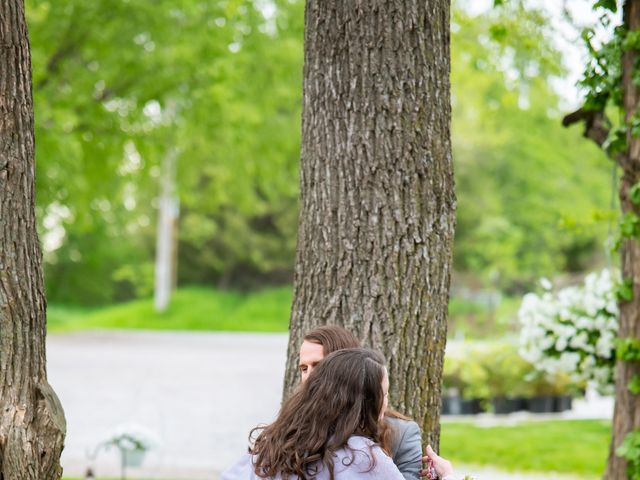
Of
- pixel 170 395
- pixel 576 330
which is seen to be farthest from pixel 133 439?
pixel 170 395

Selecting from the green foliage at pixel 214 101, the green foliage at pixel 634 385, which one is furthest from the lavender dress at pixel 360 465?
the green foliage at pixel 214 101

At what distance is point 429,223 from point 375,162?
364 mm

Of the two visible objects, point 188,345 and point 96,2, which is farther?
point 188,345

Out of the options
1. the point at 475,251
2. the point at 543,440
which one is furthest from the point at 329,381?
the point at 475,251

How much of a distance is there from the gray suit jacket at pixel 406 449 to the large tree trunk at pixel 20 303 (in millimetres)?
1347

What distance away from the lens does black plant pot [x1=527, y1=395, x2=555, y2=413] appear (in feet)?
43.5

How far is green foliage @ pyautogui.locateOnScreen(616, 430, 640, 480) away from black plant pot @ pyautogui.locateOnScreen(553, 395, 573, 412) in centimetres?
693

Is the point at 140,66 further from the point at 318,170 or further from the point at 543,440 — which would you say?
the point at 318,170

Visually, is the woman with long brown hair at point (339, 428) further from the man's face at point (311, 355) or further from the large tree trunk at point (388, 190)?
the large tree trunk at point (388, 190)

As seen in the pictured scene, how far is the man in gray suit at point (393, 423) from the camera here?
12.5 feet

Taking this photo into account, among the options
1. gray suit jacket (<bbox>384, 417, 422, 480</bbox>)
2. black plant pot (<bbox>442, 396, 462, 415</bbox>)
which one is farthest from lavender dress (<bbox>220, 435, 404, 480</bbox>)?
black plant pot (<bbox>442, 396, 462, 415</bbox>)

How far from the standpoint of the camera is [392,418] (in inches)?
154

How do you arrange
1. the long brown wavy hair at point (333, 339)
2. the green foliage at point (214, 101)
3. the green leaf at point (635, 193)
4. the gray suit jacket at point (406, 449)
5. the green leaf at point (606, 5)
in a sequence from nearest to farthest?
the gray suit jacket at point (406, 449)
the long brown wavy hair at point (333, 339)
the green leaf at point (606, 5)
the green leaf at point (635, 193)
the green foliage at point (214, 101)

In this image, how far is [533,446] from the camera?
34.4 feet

==

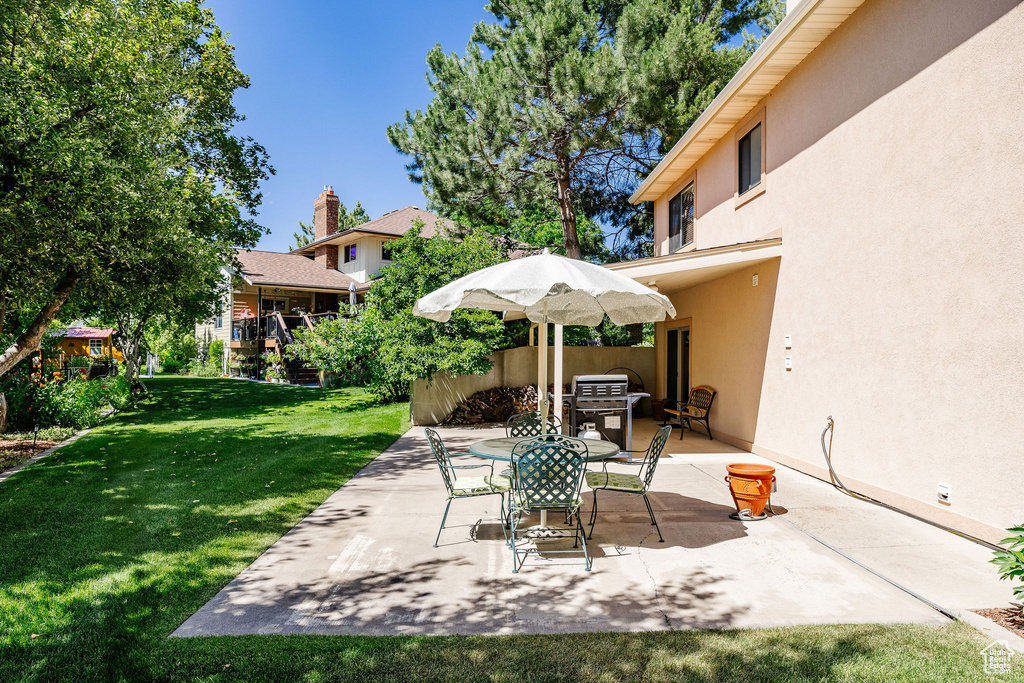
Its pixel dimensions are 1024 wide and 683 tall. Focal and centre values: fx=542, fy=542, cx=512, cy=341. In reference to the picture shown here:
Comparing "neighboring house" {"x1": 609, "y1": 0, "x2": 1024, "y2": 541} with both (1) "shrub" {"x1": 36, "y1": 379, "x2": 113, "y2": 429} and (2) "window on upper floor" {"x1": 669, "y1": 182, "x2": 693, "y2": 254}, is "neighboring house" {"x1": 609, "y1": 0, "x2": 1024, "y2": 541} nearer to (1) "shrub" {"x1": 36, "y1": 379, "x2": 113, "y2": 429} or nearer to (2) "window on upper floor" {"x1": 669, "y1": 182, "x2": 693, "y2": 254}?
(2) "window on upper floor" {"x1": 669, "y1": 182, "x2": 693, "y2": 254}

--

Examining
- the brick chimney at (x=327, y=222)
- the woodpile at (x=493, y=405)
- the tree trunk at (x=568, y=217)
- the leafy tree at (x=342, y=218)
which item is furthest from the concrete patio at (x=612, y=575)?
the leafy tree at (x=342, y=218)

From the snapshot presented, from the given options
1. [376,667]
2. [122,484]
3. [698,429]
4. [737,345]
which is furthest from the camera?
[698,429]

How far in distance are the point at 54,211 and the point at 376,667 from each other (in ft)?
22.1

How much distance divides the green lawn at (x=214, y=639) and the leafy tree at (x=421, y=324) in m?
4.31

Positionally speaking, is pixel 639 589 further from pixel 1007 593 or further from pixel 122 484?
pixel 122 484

What the task asks:
Please pull out every line from the rows above that contains the word "jacket", and copy each one.

Answer to the problem:
How much of a distance is there from the gray suit jacket at pixel 406 449 to the large tree trunk at pixel 20 303 (in millimetres)?
1. gray suit jacket (<bbox>384, 417, 422, 480</bbox>)
4. the gray suit jacket at point (406, 449)
the gray suit jacket at point (406, 449)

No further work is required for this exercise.